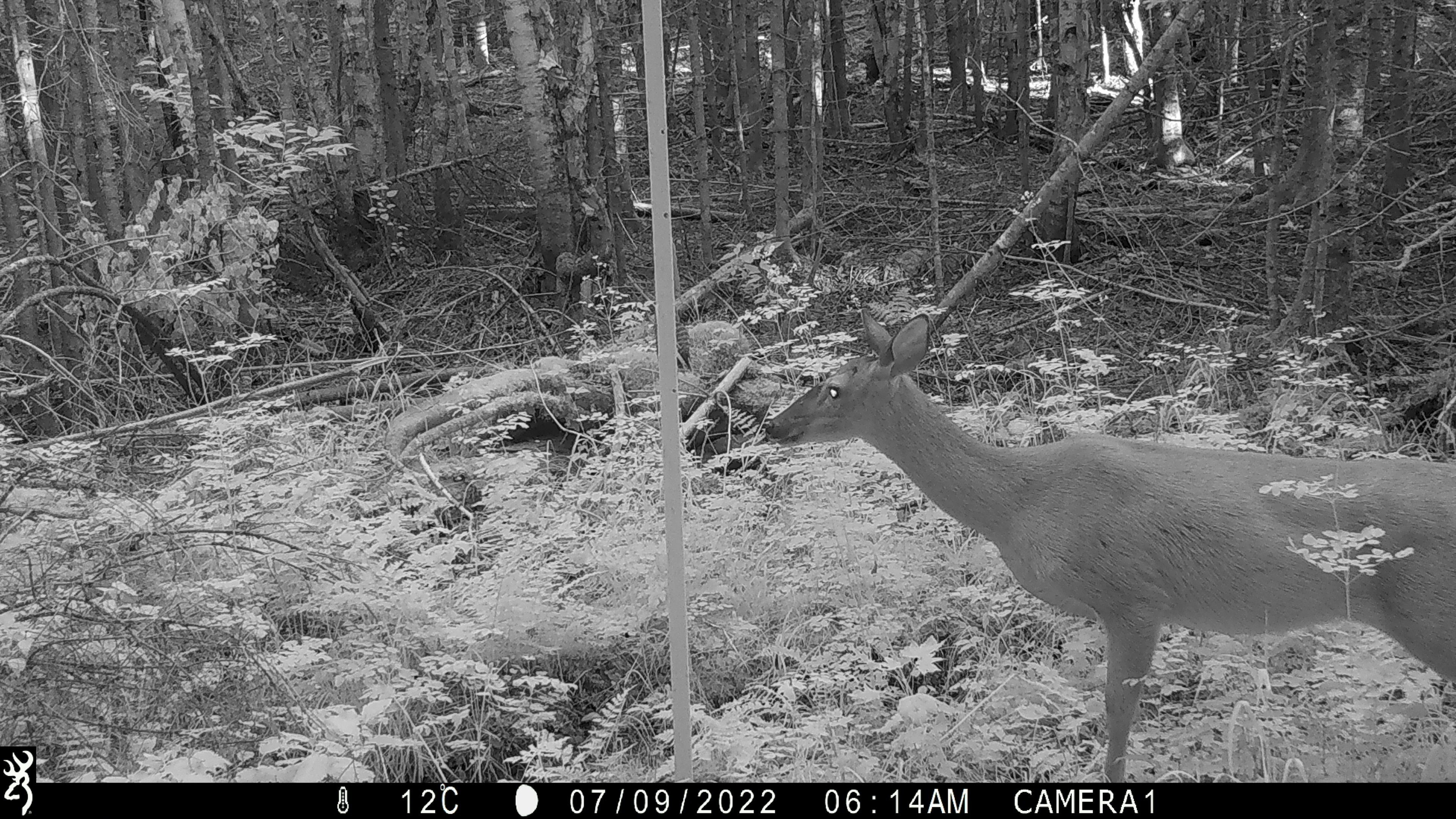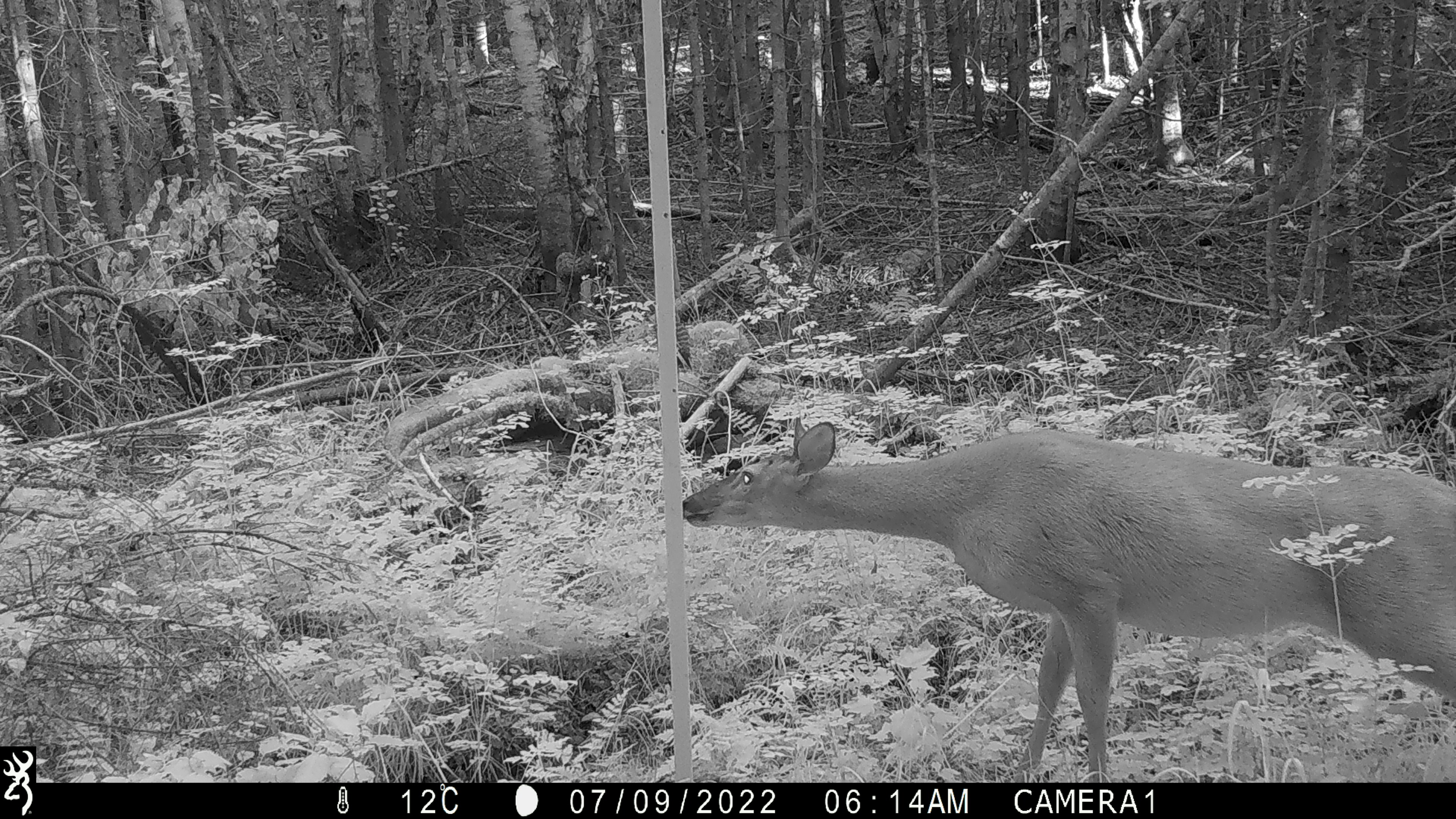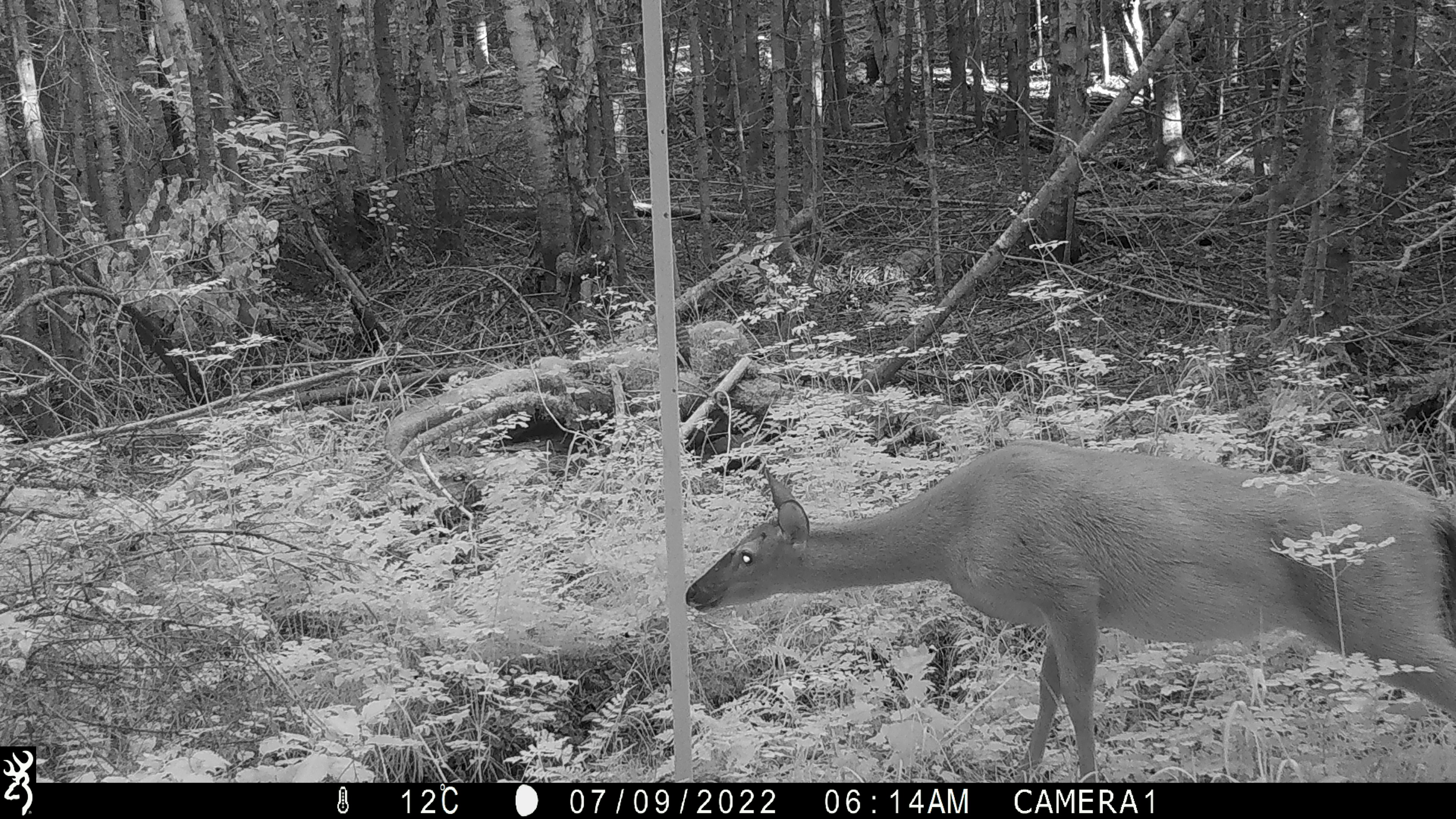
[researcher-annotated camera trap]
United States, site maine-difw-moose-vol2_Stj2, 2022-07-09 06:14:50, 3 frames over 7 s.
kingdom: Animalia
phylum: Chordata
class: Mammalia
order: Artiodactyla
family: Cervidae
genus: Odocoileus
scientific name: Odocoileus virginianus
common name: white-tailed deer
- - -
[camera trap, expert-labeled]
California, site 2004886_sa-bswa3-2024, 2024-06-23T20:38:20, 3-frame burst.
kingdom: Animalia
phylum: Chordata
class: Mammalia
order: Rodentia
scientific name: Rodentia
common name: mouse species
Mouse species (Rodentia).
- - -
** What to do **
Retype exactly the lines of the data above that fall between the line with "[researcher-annotated camera trap]" and the line with "common name: white-tailed deer", inclusive, and add nothing.

** Response box **
[researcher-annotated camera trap]
United States, site maine-difw-moose-vol2_Stj2, 2022-07-09 06:14:50, 3 frames over 7 s.
kingdom: Animalia
phylum: Chordata
class: Mammalia
order: Artiodactyla
family: Cervidae
genus: Odocoileus
scientific name: Odocoileus virginianus
common name: white-tailed deer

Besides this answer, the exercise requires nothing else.